Le brut Brent se négocie actuellement autour de 71,9 dollars le baril. Citigroup prévoit qu'il pourrait chuter à 60–65 dollars d'ici la fin de l'année. Si cela se produit — ce n'est pas seulement une nouvelle pour les traders. C'est une nouvelle sur le budget du Kremlin et sur la question de savoir si la Russie aura suffisamment d'argent pour financer la guerre.
Pourquoi le détroit d'Ormuz et non l'OPEP
L'explication standard des fluctuations du pétrole — les décisions de l'OPEP+. Mais cette fois-ci, Citigroup pointe vers un autre mécanisme. Le facteur clé — la normalisation de la navigation dans le détroit d'Ormuz après l'escalade entre les États-Unis et l'Iran au printemps 2025.
« Les facteurs fondamentaux reprennent rapidement le devant de la scène. Les flux de navigation se normalisent, les acheteurs chinois restent passifs, les marchés physiques du pétrole se sont gravement affaiblis, et les stocks se sont contractés bien moins que prévu ».
— note analytique de Citigroup, selon Bloomberg
Environ 20 % du pétrole mondial transitent par le détroit d'Ormuz. Les tensions géopolitiques au printemps ont temporairement incorporé une prime « d'assurance » dans le prix — et elle disparaît maintenant plus rapidement que le marché ne l'avait prévu.
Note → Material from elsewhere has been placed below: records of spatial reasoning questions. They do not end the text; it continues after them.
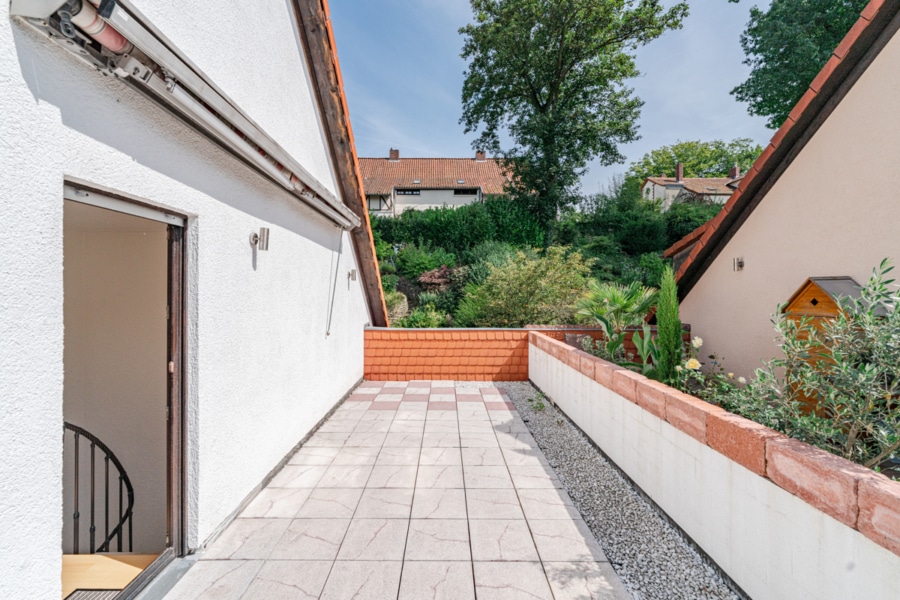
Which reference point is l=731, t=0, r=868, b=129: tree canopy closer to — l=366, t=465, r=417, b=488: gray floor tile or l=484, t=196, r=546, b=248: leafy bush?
l=484, t=196, r=546, b=248: leafy bush

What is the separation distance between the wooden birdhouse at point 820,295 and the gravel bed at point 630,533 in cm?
286

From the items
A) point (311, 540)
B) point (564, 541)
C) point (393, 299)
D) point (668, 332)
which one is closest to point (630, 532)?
point (564, 541)

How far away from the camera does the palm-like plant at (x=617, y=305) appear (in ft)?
24.3

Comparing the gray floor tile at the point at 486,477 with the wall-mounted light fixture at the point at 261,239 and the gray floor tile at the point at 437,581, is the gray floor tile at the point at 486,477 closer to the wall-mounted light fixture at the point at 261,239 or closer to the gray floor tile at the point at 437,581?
the gray floor tile at the point at 437,581

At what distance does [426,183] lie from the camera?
31938 millimetres

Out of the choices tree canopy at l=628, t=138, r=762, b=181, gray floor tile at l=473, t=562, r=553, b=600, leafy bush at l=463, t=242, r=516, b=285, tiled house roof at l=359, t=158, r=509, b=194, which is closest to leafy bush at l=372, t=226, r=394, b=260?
leafy bush at l=463, t=242, r=516, b=285

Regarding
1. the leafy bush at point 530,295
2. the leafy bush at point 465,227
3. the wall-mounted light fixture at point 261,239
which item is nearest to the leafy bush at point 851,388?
the wall-mounted light fixture at point 261,239

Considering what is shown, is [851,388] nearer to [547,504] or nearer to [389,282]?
[547,504]

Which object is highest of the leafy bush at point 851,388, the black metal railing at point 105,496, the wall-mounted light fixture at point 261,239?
the wall-mounted light fixture at point 261,239

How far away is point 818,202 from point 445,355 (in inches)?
270

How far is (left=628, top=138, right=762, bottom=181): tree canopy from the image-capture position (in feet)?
144

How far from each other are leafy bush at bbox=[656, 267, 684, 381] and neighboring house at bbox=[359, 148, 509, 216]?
82.3ft

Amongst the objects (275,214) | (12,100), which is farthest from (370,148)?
(12,100)

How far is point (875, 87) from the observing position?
4.52m
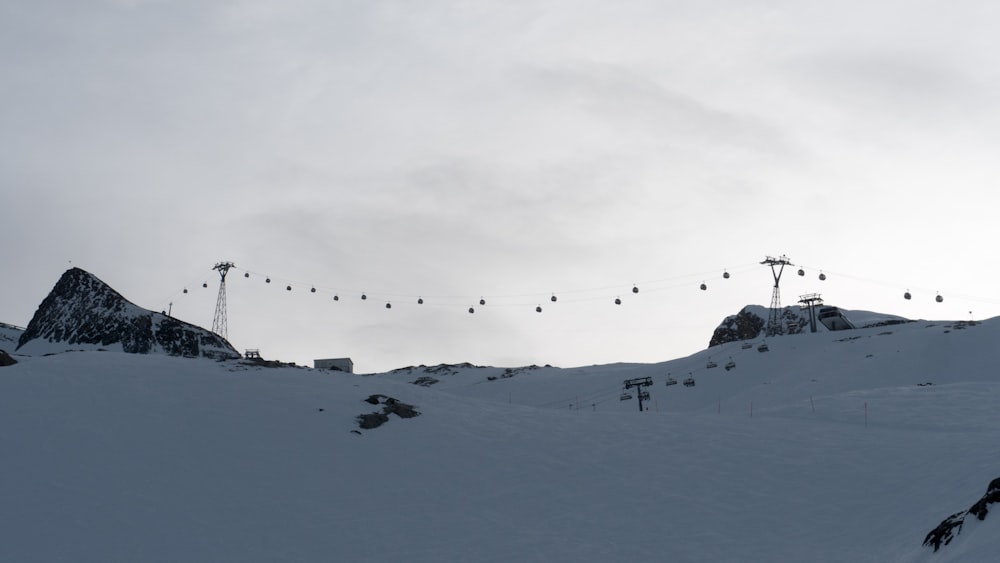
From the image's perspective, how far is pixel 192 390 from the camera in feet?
155

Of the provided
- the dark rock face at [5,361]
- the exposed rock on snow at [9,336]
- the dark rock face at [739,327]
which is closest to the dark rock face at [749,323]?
the dark rock face at [739,327]

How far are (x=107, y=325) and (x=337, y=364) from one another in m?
58.3

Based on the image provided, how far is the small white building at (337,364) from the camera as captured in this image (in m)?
93.1

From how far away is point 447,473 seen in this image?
3703 centimetres

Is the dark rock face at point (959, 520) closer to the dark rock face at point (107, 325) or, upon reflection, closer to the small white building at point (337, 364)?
the small white building at point (337, 364)

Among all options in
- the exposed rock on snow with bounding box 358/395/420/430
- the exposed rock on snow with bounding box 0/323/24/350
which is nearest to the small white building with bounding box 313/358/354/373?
the exposed rock on snow with bounding box 358/395/420/430

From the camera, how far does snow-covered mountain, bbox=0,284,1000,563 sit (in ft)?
88.6

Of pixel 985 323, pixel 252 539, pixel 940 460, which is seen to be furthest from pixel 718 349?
pixel 252 539

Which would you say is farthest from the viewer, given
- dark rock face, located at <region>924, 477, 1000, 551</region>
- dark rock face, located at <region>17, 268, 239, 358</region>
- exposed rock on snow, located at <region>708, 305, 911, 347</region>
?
exposed rock on snow, located at <region>708, 305, 911, 347</region>

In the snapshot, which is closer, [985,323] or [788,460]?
[788,460]

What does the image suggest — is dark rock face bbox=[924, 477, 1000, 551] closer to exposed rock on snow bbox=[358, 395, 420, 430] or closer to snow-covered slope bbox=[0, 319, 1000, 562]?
snow-covered slope bbox=[0, 319, 1000, 562]

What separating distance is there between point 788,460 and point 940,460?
6045 mm

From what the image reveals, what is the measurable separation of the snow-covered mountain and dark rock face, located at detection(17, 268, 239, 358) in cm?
7770

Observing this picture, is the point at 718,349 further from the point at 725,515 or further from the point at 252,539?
the point at 252,539
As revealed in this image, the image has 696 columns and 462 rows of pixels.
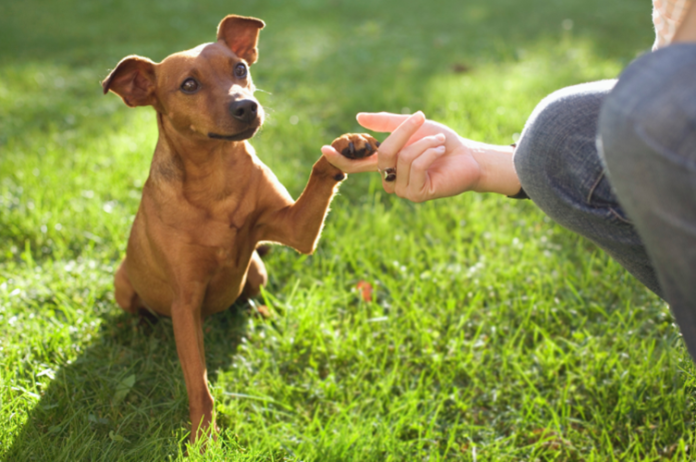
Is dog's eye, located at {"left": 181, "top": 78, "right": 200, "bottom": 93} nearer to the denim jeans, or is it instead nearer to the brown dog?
the brown dog

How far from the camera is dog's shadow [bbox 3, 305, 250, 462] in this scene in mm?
1947

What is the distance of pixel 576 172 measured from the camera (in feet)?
5.07

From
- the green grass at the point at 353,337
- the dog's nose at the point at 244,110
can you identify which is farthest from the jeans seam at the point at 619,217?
the dog's nose at the point at 244,110

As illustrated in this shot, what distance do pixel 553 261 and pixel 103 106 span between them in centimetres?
456

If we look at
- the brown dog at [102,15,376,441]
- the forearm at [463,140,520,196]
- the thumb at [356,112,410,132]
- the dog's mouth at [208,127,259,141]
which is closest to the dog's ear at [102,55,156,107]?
the brown dog at [102,15,376,441]

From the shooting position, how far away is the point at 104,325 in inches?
109

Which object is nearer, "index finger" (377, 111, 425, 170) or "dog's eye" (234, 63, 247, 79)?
"index finger" (377, 111, 425, 170)

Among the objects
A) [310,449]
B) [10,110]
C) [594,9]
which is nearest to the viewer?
[310,449]

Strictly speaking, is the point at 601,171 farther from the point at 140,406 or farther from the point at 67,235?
the point at 67,235

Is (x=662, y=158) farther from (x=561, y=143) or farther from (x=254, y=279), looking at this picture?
(x=254, y=279)

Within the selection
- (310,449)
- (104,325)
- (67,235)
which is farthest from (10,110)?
(310,449)

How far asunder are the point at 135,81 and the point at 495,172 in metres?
1.51

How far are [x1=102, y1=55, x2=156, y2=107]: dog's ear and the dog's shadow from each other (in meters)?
1.10

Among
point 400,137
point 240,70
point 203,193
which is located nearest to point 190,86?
point 240,70
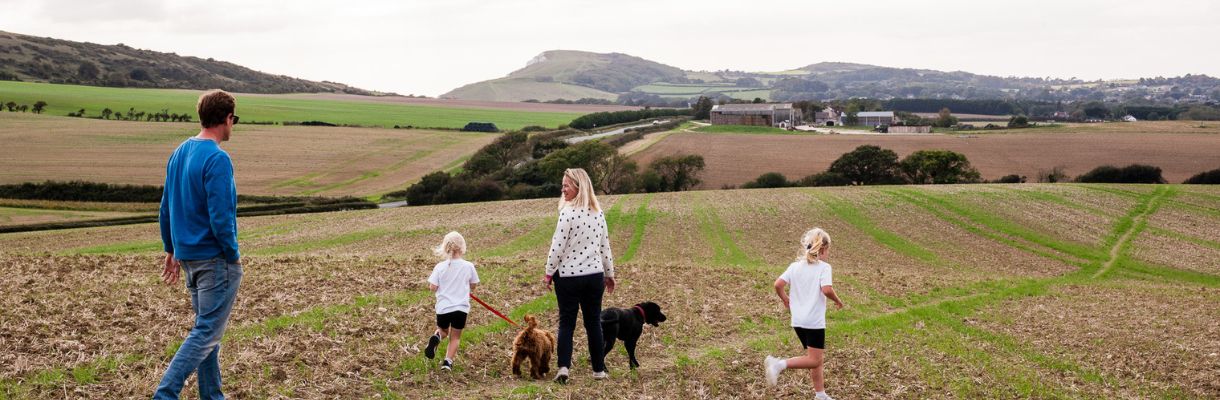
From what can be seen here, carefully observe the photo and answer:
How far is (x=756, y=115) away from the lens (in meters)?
130

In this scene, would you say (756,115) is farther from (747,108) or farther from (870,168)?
(870,168)

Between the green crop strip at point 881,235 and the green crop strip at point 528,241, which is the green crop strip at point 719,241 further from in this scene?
the green crop strip at point 528,241

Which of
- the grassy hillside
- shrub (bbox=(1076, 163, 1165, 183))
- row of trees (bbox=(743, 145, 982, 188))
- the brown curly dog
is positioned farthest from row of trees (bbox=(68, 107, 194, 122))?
the brown curly dog

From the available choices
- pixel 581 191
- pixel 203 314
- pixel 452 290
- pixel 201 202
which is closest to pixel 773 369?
pixel 581 191

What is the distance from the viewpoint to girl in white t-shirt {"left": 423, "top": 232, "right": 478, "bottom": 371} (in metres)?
A: 11.1

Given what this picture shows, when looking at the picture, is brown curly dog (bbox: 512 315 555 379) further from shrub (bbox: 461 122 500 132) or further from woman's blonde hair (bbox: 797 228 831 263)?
shrub (bbox: 461 122 500 132)

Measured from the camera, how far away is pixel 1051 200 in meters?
53.6

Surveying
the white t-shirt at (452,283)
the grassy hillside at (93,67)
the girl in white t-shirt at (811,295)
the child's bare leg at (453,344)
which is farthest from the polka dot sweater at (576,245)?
the grassy hillside at (93,67)

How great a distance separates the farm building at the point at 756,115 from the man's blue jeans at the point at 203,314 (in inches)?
4766

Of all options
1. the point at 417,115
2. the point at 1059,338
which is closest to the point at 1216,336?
the point at 1059,338

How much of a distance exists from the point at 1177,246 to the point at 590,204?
42358 mm

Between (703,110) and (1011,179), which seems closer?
(1011,179)

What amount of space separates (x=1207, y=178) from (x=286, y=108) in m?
119

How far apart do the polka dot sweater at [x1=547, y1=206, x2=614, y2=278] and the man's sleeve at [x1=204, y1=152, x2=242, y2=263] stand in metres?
3.77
Goldman Sachs va plus loin
Citi n'est pas le seul baissier du marché. Goldman Sachs prévoit un excédent mondial de pétrole d'environ 3 millions de barils par jour l'année prochaine. Selon Samantha Dart, coprésident de la division recherche sur les marchés des matières premières chez Goldman, même la reprise des stocks après le choc d'Ormuz ne compensera pas la surproduction structurelle.
60 dollars — un chiffre qui n'est pas anodin pour la Russie
C'est précisément au niveau de 60 dollars le baril que s'établit le plafond du corridor de prix dans le cadre du mécanisme de sanctions du G7 contre le pétrole russe. Cette limite a été mise en place pour limiter les revenus du Kremlin sans couper l'approvisionnement du marché mondial.
Si le Brent tombe à 60 dollars, le prix du Urals russe se retrouvera encore plus bas — il se négocie traditionnellement avec une décote. Selon le centre d'analyse NEST, entre mai et décembre 2025, les revenus pétroliers du budget russe ont déjà baissé de 35 % en glissement annuel — parallèlement à une chute de 32 % du prix en roubles du pétrole à l'exportation.
Ce que signifie « l'amoindrissement » en pratique
- Pour les consommateurs : carburant moins cher en Europe et en Asie — mais pas immédiatement et pas proportionnellement.
- Pour l'Ukraine : la réduction des revenus pétroliers du budget russe exerce théoriquement une pression sur la capacité de la Russie à financer la guerre — bien que Moscou ait adapté son budget aux prix plus bas déjà en 2022–2023.
- Pour l'architecture des sanctions : si le prix du marché lui-même descend jusqu'au plafond du corridor de prix, le mécanisme du G7 deviendra effectivement hors de propos — et la question de sa révision se posera à nouveau.
Citigroup recommande directement de « vendre lors de tout rebond estival » et s'attend à ce qu'un accord américano-iranien se formalise au cours des prochains mois. Si un mémorandum entre Washington et Téhéran ne se transforme pas en accord complet — la prime « d'assurance » des prix reviendra, et la prévision à 60 dollars devra être réécrite.